Présentées une première fois dans une interview publiée par Les Echos, une deuxième fois lors des 4èmes Assises de l’Économie maritime, début décembre, les constatations de Philippe Louis-Dreyfus, président de l’ECSA et actionnaire majoritaire de Louis-Dreyfus Armement commencent à être connues. Elles ont maintenant une valeur européenne. Schématiquement, la crise financière, puis économique a entraîné une crise dans les marchés des vracs secs bien supérieure à celle des autres segments du transport maritime. L’affrètement d’un Capesize est passé en quelques mois de 200 000 US$/j à 5 000 ou 6 000 $/j. Certains opérateurs ont oublié que le transport maritime était une industrie. Le bon sens est passé au second plan. Il y a trop de navires en commande. Les banques ont cessées de faire le tri entre les bons risques et les autres. Mais le pire est à venir avec les dérivées sur le fret papier (Forward Freight Agreement). Cessant d’être un outil permettant aux chargeurs de lisser leurs coûts de transport, elles sont devenues un marché en elles-mêmes largement déconnectées des réalités de terrain.

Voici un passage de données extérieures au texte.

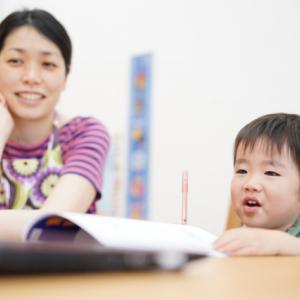 家庭内における職業教育のススメ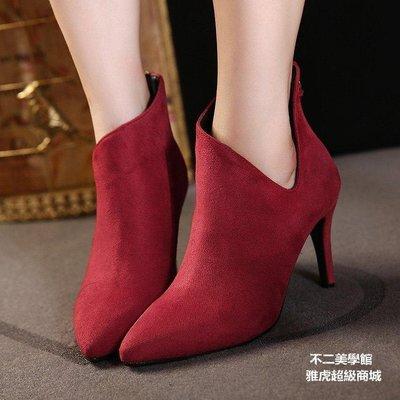 【格倫雅】~秋冬細跟尖頭高跟短靴子短筒...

Les conséquences de l’effondrement du crédit touchent tous les secteurs du transport maritime et heurtent les valeurs du président des armateurs européens et celles de ces derniers. Le manque de confiance s’est généralisé entre banques et entre ces dernières et leurs clients. « Le non respect de ses engagements est devenu un mode de gestion », regrette Philippe Louis-Dreyfus qui a passé une quinzaine d’années dans le secteur bancaire. Cette « innovation » dans la gouvernance d’entreprise aura un effet domino préjudiciable pour tout le monde: les transporteurs, les navigants, la sécurité maritime, etc.
Respecter les engagements
La crise actuelle va nettoyer les marchés et les banques vont retrouver la voie du bon sens, espère le président de l’ECSA. Les fondamentaux de la vieille économie devraient revenir au premier plan et chacun doit s’occuper de son « business » tout en conservant à l’esprit que le transport maritime est une industrie cyclique. Les transporteurs doivent respecter leurs engagements. Philippe Louis- Dreyfus est agacé lorsqu’il lit ici et là que tel armateur dit pouvoir restituer à tout moment les navires dont il n’a plus l’usage. C’est oublier un peu vite qu’un contrat d’affrètement de longue durée prévoit des pénalités en cas de restitution du navire sans cause réelle.
La période des bons vœux
À défaut de proposer des solutions pratiques pour limiter les conséquences d’une crise à laquelle ils ne sont pas étrangers, les armateurs européens suggèrent aux gouvernements de ne pas prendre de mesures protectionnistes contraire au retour à une économie robuste. Comme toujours, ils plaident pour une stabilité de leur environnement, nécessaire à une industrie vivant à long terme. Enfin, les banques doivent retrouver le chemin du financement et des navires et du commerce international.
En ce qui concerne les navires, il ne faudrait pas trop se hâter peut-être car les représentants de l’ECSA reconnaissent que si les compagnies peuvent disparaître ou être absorbées par d’autres, leurs navires, eux, ne disparaissent pas. Ainsi les surcapacités demeurent sauf celles représentées par les vieux vraquiers proches de leur special survey. En effet, face à des recettes d’affrètement en chute libre, la perspective de devoir dépenser quelques centaines de milliers de dollars peut entraîner un ferraillage du navire. Mais il s’agirait là d’une décision individuelle car les armateurs européens n’ont pu se mettre d’accord sur un projet de politique de ferraillage des vieux navires.
En matière de protection de leurs équipages contre des attaques piraterie, ils sont d’accord pour que les premiers ne soient ni armés, ni accompagnés par des « milices » privées. Par contre, la présence de commandos marine d’État n’est pas exclue.